5.2 Usage Constraints and Limitations

Document:

  • Spatial or temporal domains for which predictions are valid
  • Known gaps or biases (e.g. underrepresented soil types or regions)
  • Limitations due to input data density or co-variate quality
  • Scale constraints (e.g. not suitable for farm-level decisions)

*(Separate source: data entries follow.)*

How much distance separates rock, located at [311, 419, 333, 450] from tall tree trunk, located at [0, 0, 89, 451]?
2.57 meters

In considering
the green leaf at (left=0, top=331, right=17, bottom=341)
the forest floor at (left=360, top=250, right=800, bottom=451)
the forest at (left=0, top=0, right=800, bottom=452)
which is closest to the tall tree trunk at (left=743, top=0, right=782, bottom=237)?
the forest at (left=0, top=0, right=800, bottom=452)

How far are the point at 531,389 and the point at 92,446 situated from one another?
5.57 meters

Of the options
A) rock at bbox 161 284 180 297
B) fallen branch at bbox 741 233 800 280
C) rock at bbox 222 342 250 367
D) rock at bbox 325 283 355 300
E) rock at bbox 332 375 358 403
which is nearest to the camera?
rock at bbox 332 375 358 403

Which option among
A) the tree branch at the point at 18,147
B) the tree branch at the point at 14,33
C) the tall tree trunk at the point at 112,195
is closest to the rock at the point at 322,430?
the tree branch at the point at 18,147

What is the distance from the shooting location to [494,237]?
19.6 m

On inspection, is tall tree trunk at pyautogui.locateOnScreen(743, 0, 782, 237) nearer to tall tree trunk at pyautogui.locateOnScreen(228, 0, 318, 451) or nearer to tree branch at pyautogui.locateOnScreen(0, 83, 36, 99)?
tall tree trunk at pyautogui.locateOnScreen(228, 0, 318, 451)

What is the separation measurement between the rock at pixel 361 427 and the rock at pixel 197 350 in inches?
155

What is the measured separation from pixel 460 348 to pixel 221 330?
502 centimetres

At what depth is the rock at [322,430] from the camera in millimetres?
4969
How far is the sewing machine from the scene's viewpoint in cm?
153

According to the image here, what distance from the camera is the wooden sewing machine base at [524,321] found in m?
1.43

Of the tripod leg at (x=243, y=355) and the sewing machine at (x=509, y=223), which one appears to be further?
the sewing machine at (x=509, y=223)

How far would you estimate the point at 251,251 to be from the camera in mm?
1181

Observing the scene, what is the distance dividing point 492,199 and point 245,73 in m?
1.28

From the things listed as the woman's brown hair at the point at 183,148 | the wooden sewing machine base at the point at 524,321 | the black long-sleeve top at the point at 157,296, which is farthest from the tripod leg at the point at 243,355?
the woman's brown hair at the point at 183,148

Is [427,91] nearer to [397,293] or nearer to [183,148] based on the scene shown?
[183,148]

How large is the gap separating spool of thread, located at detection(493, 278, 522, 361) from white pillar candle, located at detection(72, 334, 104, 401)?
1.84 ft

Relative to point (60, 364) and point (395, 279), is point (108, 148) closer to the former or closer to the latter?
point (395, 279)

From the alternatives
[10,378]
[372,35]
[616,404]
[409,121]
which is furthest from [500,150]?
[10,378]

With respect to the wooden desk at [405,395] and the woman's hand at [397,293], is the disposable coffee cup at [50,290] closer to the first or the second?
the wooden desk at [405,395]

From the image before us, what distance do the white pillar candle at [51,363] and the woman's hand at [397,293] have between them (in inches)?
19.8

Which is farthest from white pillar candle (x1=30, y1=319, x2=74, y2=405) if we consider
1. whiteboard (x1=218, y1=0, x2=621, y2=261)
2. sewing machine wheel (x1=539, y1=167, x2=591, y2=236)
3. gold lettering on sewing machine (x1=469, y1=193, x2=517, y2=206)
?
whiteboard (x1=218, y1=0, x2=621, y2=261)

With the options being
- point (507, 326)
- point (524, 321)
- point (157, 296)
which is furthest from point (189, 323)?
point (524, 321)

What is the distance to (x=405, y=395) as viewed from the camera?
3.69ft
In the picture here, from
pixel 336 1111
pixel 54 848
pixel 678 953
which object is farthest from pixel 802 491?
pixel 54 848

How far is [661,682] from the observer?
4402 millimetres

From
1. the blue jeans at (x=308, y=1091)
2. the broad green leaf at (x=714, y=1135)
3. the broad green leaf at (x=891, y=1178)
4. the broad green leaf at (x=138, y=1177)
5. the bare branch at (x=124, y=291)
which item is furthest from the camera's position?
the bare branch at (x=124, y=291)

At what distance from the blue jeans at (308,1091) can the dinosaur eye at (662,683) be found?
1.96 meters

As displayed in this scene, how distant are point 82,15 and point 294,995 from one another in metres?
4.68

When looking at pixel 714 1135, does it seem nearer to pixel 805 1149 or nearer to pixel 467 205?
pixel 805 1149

Include a clear statement on:

  • Appropriate applications (e.g. regional modeling, national planning)
  • Inappropriate uses (e.g. site-specific legal or regulatory decisions)

5.3 Licensing

Specify:

  • License type (e.g. CC-BY, CC0, ODbL)
  • Any attribution requirements
  • Citation instructions

6. Accessibility and Reuse

6.1 Repository and Access

Deposit map layers and accompanying metadata in a FAIR-compliant repository:

  • Examples: Zenodo, Figshare, institutional data portals, INSPIRE-compliant nodes
  • Provide persistent identifiers (e.g. DOI)

6.2 Interoperability

Publish with:

  • Standardized coordinate reference systems
  • Open geospatial formats
  • Metadata standards (ISO 19115, DCAT, INSPIRE)
  • Optional API or OGC services (WMS/WCS/WFS/GeoTIFF over HTTP)

6.3 Reproducibility

Where feasible, include or link to:

  • Model code and environment specifications
  • Data preparation workflows
  • Documentation for rerunning or updating predictions

7. Versioning and Updates

Track and record:

  • Version numbers and release dates
  • Changes in point data, co-variates, or model parameters
  • Deprecated or superseded versions
  • Archive of previous editions for reference

8. Citation and Acknowledgment

Provide a formatted citation that includes:

  • Title of the dataset
  • Version
  • Authors or organizations
  • Year
  • DOI or persistent link

If the map is derived from external datasets, include recommended citations for each.

9. Summary Checklist

Component FAIR Requirement
Point data Cited, licensed, persistent ID
Co-variates Versioned, referenced, licensed
Model details Algorithm, parameters, validation, code ref
Map product Geospatial metadata, DOI, standardized format
Uncertainty Published or referenced, explained
Usage limits Clearly documented
Licensing Explicit and machine-readable
Versioning Traceable and archived

10. Conclusion

By adhering to these guidelines, soil map products become not only publishable but also traceable, interoperable, and reusable across projects, regions, and time. This ensures scientific transparency, policy relevance, and long-term value of soil information systems.